Jay Coker, a Stuttgart farmer, said farm families in the region were hurting mentally, physically and financially.

"In some of these areas like this, farmers will have a hard time recovering and you will start to see these rural communities fade away," he said. "You start to lose local ownership of these farms; it will have a big impact."

A number of farmers expressed concerns about being forgotten by the federal government because of where they live.

"I just hope this is enough to get y'all's attention," Ross said. "We are sometimes treated like the redheaded stepchild because we aren't the Midwest."

Cotton told the farmers that their stories might not be making national headlines, but he hadn't forgotten their dire situation.

"To get attention of all Congress, it has to be on the nightly news and in the headlines, it has to be a hurricane or an earthquake, but that is why we have a system of representative government," he said.

Cotton said he will work with officials from the surrounding states that also were affected by the deluge.

"Local economies don't stop at state lines," he said.

Cotton said the main problem that stood out to him was with the drainage districts in the area.

Water flows into Desha County from as far northeast as between Pine Bluff and Grady, and continues until it reaches the Mississippi River, the county's eastern border.

Canal 19, just southeast of Dumas, usually captures the excess rainwater, but the canal overflowed in June, leaving miles of roads and fields under water for hours at a time.

Farmers told Cotton the drainage infrastructure in the area can no longer handle the amount of rain that is falling in the area and needed to be adjusted.

"Some of these ditches were designed in the '40s and not designed to handle the amount of rain that occurred," Coker said. "The amount of significant weather events we are enduring means that we are now at risk. This is a short term issue that needs to be resolved."

Cotton told the Arkansas Democrat-Gazette he was hopeful that the federal government will allow state and local governments to spend some of the surplus covid-19 funds to help their communities.

"If we are going to spend that money, then they should be able to spend it on things that matter most to their community's economy, and from what you have heard today, one of the biggest single needs they have in this part of the state is more effective drainage infrastructure," he said. "That isn't going to be the case in Los Angeles or San Francisco or New York City, but it's the case here."

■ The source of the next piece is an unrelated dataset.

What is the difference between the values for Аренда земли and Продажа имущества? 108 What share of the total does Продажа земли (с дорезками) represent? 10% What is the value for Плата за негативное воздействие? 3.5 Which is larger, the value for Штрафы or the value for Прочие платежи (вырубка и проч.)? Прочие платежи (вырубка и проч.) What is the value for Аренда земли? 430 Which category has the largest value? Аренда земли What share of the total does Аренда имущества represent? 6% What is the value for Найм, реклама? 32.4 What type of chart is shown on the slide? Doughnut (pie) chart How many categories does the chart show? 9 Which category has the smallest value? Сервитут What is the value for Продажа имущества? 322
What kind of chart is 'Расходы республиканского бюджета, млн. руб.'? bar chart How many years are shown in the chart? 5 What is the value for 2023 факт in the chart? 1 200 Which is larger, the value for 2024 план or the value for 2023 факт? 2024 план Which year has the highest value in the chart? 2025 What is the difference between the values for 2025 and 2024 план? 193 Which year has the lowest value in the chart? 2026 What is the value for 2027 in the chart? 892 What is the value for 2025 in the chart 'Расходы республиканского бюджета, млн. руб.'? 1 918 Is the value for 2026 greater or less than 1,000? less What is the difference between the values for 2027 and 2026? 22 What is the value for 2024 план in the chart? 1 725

Farmers also stressed the importance of the H-2A temporary agricultural worker program that allows farmers to bring non-immigrant foreign workers to the country to work seasonally.

"If we lose that program, then you can forget what you see here," one farmer told Cotton.

Coker said the bureaucracy around the program is making it more challenging to get help from foreigners who have been laborers for years.

"The day they go back we are starting the process for next season almost six months ahead of time, and even then, it will come down to almost the last minute," he said.

Cotton said the H-2A program often gets tied up in more controversial elements of the immigration debate.

"Right now the border is in chaos and that makes it harder to focus on some of the legal pathways to immigration here like a green card or the guest worker program," he said. "That is why it is really important to secure our border and enforce our immigration laws. To give them confidence that our system is working."